Can you transcribe the material word for word, starting at its first line and stopping after the line that contains "189L140 211H158L180 189V149L171"?

Collected data
%%

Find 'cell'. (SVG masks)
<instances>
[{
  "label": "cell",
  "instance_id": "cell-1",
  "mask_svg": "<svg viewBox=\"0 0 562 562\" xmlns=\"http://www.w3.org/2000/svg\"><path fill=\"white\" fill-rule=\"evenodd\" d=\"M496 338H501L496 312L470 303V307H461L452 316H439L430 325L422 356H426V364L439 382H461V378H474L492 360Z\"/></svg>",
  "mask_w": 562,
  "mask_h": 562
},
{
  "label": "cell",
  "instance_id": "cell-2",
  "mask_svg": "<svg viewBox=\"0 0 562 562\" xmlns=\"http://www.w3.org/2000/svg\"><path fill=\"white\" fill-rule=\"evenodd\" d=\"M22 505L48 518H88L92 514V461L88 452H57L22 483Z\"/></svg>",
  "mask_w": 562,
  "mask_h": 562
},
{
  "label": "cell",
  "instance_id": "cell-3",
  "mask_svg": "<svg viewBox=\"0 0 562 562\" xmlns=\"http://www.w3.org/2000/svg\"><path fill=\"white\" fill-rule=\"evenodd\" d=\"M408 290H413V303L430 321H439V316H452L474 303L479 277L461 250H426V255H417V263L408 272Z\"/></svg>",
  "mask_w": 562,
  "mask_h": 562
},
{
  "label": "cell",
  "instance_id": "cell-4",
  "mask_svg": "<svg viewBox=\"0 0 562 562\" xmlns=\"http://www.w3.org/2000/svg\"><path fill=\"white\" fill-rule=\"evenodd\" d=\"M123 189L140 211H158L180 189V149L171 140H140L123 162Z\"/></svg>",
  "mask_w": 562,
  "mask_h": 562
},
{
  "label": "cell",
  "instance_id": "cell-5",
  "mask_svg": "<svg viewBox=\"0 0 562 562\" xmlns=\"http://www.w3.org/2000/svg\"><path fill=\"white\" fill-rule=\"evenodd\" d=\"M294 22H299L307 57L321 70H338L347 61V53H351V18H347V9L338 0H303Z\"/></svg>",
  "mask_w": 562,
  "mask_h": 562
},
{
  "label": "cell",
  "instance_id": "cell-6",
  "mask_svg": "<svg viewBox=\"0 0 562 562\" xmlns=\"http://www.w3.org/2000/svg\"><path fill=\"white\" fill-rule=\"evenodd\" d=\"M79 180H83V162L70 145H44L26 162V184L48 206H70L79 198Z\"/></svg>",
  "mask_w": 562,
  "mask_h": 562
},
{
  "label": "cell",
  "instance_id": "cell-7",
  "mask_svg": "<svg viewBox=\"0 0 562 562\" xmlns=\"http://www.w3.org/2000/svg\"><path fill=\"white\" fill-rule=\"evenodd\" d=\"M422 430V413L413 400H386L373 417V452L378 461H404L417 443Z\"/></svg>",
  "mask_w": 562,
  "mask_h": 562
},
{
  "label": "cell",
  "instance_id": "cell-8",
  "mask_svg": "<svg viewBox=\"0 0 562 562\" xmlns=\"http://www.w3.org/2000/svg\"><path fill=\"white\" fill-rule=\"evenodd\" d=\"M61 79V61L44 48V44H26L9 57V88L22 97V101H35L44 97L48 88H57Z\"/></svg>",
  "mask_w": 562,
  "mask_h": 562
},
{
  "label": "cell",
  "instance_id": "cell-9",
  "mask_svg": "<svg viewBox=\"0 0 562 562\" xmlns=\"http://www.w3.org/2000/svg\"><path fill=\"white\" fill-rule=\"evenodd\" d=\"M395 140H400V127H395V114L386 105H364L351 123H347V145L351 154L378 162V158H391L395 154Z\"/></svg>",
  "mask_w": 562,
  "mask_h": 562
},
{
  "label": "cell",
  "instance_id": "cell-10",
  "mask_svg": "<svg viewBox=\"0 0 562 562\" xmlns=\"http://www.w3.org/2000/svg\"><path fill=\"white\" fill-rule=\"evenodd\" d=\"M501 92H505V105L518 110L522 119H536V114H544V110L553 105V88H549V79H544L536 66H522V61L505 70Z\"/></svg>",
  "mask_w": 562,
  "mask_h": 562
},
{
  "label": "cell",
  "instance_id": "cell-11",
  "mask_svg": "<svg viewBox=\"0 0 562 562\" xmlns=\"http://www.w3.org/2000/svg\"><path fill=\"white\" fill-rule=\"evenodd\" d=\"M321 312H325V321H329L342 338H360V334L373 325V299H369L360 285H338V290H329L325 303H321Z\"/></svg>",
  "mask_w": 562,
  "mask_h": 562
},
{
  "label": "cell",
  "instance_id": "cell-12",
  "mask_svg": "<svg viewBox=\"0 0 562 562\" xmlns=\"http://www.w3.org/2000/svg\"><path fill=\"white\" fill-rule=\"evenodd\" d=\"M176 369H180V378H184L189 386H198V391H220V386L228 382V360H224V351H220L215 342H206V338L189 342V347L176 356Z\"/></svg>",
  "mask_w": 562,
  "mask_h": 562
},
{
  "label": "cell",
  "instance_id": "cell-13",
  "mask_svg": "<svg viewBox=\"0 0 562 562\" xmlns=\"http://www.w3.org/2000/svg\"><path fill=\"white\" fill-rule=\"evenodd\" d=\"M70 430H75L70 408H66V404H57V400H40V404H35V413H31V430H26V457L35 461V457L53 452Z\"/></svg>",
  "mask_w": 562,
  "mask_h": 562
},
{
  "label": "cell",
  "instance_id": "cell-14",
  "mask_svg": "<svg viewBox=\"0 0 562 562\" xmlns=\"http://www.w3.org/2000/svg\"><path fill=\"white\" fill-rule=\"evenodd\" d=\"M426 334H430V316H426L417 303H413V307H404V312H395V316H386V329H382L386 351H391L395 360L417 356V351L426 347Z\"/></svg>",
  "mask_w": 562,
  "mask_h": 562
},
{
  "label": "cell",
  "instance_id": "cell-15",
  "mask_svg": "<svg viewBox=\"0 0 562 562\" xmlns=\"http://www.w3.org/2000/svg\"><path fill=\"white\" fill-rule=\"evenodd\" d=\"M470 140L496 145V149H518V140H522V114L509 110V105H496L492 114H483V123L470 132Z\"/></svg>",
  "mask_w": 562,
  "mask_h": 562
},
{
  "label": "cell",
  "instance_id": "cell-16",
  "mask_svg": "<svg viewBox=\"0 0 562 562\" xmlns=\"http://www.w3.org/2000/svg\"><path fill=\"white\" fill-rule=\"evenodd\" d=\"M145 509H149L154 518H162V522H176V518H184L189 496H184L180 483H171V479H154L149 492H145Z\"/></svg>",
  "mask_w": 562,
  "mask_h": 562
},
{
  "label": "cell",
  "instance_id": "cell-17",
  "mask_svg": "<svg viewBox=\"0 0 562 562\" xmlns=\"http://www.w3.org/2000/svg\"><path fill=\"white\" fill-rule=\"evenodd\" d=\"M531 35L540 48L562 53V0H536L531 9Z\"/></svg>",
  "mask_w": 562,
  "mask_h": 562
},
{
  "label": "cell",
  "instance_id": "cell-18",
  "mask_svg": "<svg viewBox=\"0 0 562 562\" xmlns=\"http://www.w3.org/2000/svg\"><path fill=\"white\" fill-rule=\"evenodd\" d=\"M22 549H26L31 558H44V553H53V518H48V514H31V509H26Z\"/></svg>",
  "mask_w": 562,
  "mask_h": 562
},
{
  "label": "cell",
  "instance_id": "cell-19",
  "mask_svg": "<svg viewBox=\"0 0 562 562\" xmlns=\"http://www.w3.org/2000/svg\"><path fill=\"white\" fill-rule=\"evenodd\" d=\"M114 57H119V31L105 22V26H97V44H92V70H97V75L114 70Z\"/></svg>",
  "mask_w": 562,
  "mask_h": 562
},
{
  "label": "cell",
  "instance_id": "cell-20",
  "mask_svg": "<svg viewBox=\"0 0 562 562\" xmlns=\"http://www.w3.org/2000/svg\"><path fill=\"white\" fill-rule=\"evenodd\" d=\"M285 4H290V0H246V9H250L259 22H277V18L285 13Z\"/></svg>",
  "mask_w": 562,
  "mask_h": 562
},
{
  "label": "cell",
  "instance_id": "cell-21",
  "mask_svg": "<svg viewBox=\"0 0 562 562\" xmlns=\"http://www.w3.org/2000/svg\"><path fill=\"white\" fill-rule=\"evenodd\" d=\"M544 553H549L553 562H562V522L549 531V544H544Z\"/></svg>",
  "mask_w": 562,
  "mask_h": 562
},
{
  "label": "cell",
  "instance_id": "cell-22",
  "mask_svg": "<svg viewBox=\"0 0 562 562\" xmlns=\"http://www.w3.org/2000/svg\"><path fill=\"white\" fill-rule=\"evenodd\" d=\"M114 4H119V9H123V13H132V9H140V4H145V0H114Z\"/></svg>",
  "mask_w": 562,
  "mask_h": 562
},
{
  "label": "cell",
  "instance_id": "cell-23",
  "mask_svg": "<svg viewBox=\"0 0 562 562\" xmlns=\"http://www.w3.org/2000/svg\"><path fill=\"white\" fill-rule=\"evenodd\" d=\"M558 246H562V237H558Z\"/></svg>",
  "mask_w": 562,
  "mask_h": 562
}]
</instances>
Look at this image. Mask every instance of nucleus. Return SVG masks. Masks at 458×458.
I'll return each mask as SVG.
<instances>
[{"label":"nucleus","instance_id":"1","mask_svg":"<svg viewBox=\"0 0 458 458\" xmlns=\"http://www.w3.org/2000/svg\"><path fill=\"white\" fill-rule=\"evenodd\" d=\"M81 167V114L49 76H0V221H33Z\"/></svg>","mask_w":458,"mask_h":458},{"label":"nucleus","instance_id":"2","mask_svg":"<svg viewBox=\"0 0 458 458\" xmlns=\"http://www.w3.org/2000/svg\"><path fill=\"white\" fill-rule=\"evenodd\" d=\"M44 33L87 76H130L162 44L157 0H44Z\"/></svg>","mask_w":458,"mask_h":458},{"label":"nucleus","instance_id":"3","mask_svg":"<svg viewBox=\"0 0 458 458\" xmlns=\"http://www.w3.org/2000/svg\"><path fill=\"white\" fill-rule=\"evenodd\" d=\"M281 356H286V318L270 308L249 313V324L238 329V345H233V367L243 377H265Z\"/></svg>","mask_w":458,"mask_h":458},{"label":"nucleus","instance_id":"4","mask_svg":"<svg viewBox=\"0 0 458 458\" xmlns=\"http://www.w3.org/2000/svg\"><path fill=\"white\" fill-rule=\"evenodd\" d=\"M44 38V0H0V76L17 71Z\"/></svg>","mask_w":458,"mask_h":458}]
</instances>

%%

* Response *
Find 'cell'. (SVG masks)
<instances>
[{
  "label": "cell",
  "instance_id": "cell-1",
  "mask_svg": "<svg viewBox=\"0 0 562 562\" xmlns=\"http://www.w3.org/2000/svg\"><path fill=\"white\" fill-rule=\"evenodd\" d=\"M496 338H501L496 312L470 303V307H461L452 316H439L430 325L422 356H426V364L439 382H461V378H474L492 360Z\"/></svg>",
  "mask_w": 562,
  "mask_h": 562
},
{
  "label": "cell",
  "instance_id": "cell-2",
  "mask_svg": "<svg viewBox=\"0 0 562 562\" xmlns=\"http://www.w3.org/2000/svg\"><path fill=\"white\" fill-rule=\"evenodd\" d=\"M22 505L48 518H88L92 514V461L88 452H57L22 483Z\"/></svg>",
  "mask_w": 562,
  "mask_h": 562
},
{
  "label": "cell",
  "instance_id": "cell-3",
  "mask_svg": "<svg viewBox=\"0 0 562 562\" xmlns=\"http://www.w3.org/2000/svg\"><path fill=\"white\" fill-rule=\"evenodd\" d=\"M408 290H413V303L430 321H439V316H452L474 303L479 277L461 250H426V255H417V263L408 272Z\"/></svg>",
  "mask_w": 562,
  "mask_h": 562
},
{
  "label": "cell",
  "instance_id": "cell-4",
  "mask_svg": "<svg viewBox=\"0 0 562 562\" xmlns=\"http://www.w3.org/2000/svg\"><path fill=\"white\" fill-rule=\"evenodd\" d=\"M123 189L140 211H158L180 189V149L171 140H140L123 162Z\"/></svg>",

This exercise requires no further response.